▸ Extract provided:
****************

I just got back from a 2 week trip back to my old stomping grounds in Lake Tahoe. Fall in the Northern Sierras…. what a nice change. Cool temps in the morning, bright sunny blue bird days in the high 70’s with cool breezes, and clear evening skies. For me,that’s hard to beat. It’s second only to fall time Permit and Bonefishing in the Keys. Fishing for just about everything turns on before old man winter sets in.
No filter used. Straight off the camera
Fall fishing seems to be in a lot of places a magical time of year. The changing of the weather patterns seems to motivate the fish to eat and makes for great fishing. And this is true in Lake Tahoe where my addiction to fly fishing all started. I would spend a lot of my evenings casting dry flies for small wild trout on a local spring creek, while simultaneously training a Labrador puppy to not be a lunatic when we were fishing and near the water. Needless to say, we spent most of our time spooking fish instead of catching them. But, it really didn’t matter. Looking back, it was more about the experience of training my dog and the solitude achieved through a little bit of hiking. The fish were totally secondary,but were a nice bonus. Don’t get me wrong, I love to catch fish, but, there is more to fishing to me than just that. The simplicity of fishing there is what I miss the most. All you need s a fly rod, a few hours and your two feet. You don’t need a boat, and fuel, way too many flies, coolers and ice, and multiple fly rods rigged for different species. If you were willing to hike a bit you could get to some pretty good fishing.

****************

▸ Exercises:
1. In the Lake Tahoe fishing post, what is fall in the Northern Sierras second only to?
2. Output the passage of the Lake Tahoe fishing post between "I just got back" and "winter sets in.", inclusive.
3. Go on with the Lake Tahoe fishing post from where it stops.
The material has no connection to the Lake Tahoe fishing post.

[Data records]

****************

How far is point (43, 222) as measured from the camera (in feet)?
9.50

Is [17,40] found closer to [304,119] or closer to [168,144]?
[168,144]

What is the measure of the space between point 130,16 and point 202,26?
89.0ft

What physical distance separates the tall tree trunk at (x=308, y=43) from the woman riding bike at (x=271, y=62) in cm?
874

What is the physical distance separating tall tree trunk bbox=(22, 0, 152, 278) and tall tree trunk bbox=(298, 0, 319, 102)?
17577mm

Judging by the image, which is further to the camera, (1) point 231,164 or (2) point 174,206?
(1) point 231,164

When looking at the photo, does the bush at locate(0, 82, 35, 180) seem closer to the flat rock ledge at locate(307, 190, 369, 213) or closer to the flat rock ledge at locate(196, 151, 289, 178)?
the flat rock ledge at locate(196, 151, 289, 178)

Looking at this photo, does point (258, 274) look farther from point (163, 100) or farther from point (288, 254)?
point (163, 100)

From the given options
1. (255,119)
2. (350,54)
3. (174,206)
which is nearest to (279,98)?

****************

▸ Final answers:
1. Fall time Permit and Bonefishing in the Keys.

2.
I just got back from a 2 week trip back to my old stomping grounds in Lake Tahoe. Fall in the Northern Sierras…. what a nice change. Cool temps in the morning, bright sunny blue bird days in the high 70’s with cool breezes, and clear evening skies. For me,that’s hard to beat. It’s second only to fall time Permit and Bonefishing in the Keys. Fishing for just about everything turns on before old man winter sets in.

3.
Overall, my vacation could not have been any better. I got to spend some time with old friends and my sister and niece, chased the golf ball around for a day, and got to fish. Nice weather allowed for all kinds of fishing excursions in the immediate area. I took advantage of the blue skies and did a bit of sight fishing for carp, and a little bit of river fishing for trout and squeezed in a few days of early season steelhead fishing. Trout fishing was as good as it gets. Lots of fish, most were small but it was consistent all day. We got to fish a private piece of water on the East Walker River on the NV/CA border. The section only allows 4 rods on it per day and offers fishing with WAY less pressure. The fish are plentiful, and it isn’t too tough to get them to make a bad decision and eat the fly. I have to admit, it was pretty fun to get back on the water and throw dry flies all day with my 4 wt.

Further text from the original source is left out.